Task directions
Which of the lines below contain the string "rodinné"? Copy each one.

Saved entries
++++++++++++++++++++

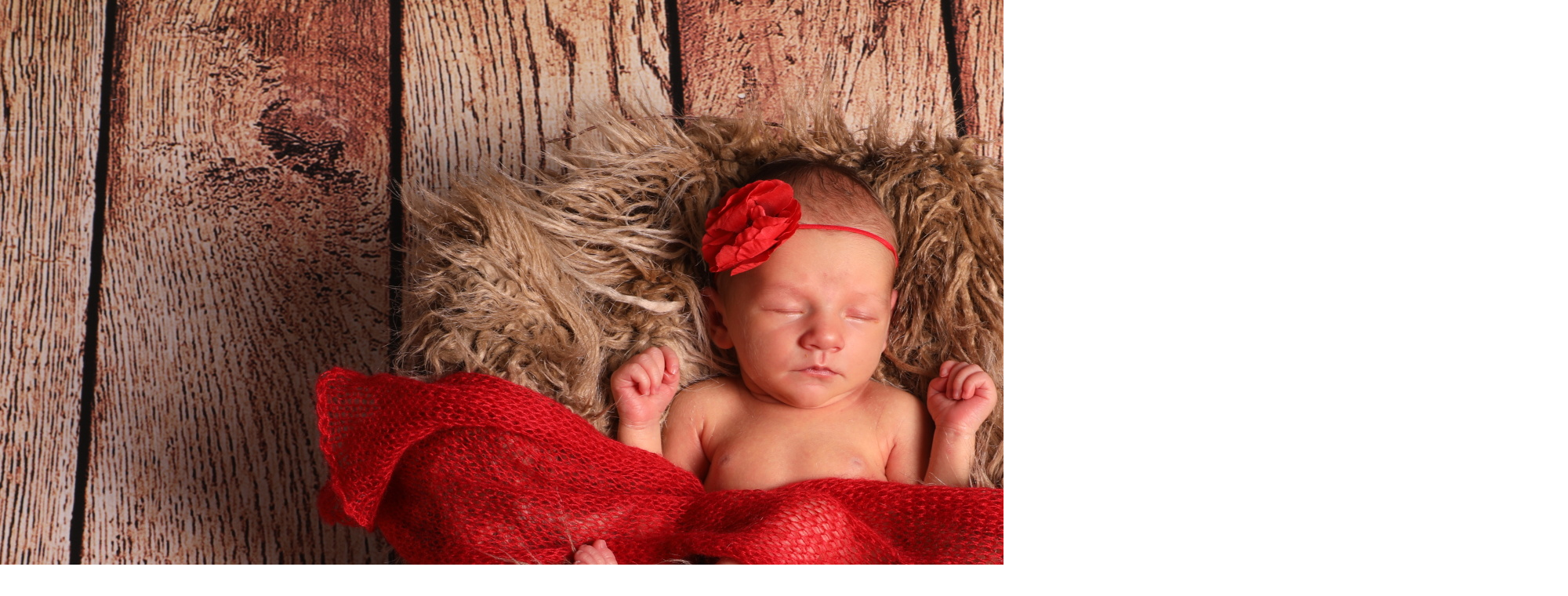

--- FILE ---
content_type: text/html; charset=UTF-8
request_url: https://www.traudy.cz/fotoalbum/newborn/1v6a4704.-.html
body_size: 1097
content:
<?xml version="1.0" encoding="utf-8"?>
<!DOCTYPE html PUBLIC "-//W3C//DTD XHTML 1.0 Transitional//EN" "http://www.w3.org/TR/xhtml1/DTD/xhtml1-transitional.dtd">
<html lang="cs" xml:lang="cs" xmlns="http://www.w3.org/1999/xhtml">

    <head>

        <meta http-equiv="content-type" content="text/html; charset=utf-8" />
        <meta name="description" content="Fotoateliér Traudy nabízí profesionální fotografické služby v Náchodě. Specializuje se na rodinné, novorozenecké, těhotenské a svatební focení. Fotografka Karolína Kubcová vytváří jedinečné a emotivní snímky v ateliéru i exteriéru. Díky individuálnímu přístupu a citlivému zachycení okamžiku získáte krásné vzpomínky na celý život. Více informací a ukázky práce najdete na www.traudy.cz." />
        <meta name="keywords" content="focení,fotografie,fotoateliér,rodinné focení,svatební focení,novorozenecké focení,těhotenské focení,portrétní fotografie,ateliérové focení,venkovní focení,glamour focení,párové focení,dětské focení,firemní focení,umělecká fotografie" />
        <meta name="robots" content="all,follow" />
        <meta name="author" content="<!--/ u_author /-->" />
        <link rel="stylesheet" href="/style.1743783789.1.css" type="text/css" />
        
        <script type="text/javascript" src="https://www003.estranky.cz/user/js/index.js" id="index_script" ></script>
        <title>
            
        </title>

        <style>
          body {margin: 0px; padding: 0px;}
        </style>
    </head>
<body>
    <script language="JavaScript" type="text/javascript">
    <!--
      index_setCookieData('index_curr_fullphoto', 5576);
    //-->
  </script>
  <a href="javascript: close();"><img src="/img/original/5576/1v6a4704.jpg" border="0" alt="1V6A4704" width="2000" height="1333"></a>

<!-- NO GEMIUS -->
</body>
</html>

++++++++++++++++++++

Answer to the exercise
        <meta name="description" content="Fotoateliér Traudy nabízí profesionální fotografické služby v Náchodě. Specializuje se na rodinné, novorozenecké, těhotenské a svatební focení. Fotografka Karolína Kubcová vytváří jedinečné a emotivní snímky v ateliéru i exteriéru. Díky individuálnímu přístupu a citlivému zachycení okamžiku získáte krásné vzpomínky na celý život. Více informací a ukázky práce najdete na www.traudy.cz." />
        <meta name="keywords" content="focení,fotografie,fotoateliér,rodinné focení,svatební focení,novorozenecké focení,těhotenské focení,portrétní fotografie,ateliérové focení,venkovní focení,glamour focení,párové focení,dětské focení,firemní focení,umělecká fotografie" />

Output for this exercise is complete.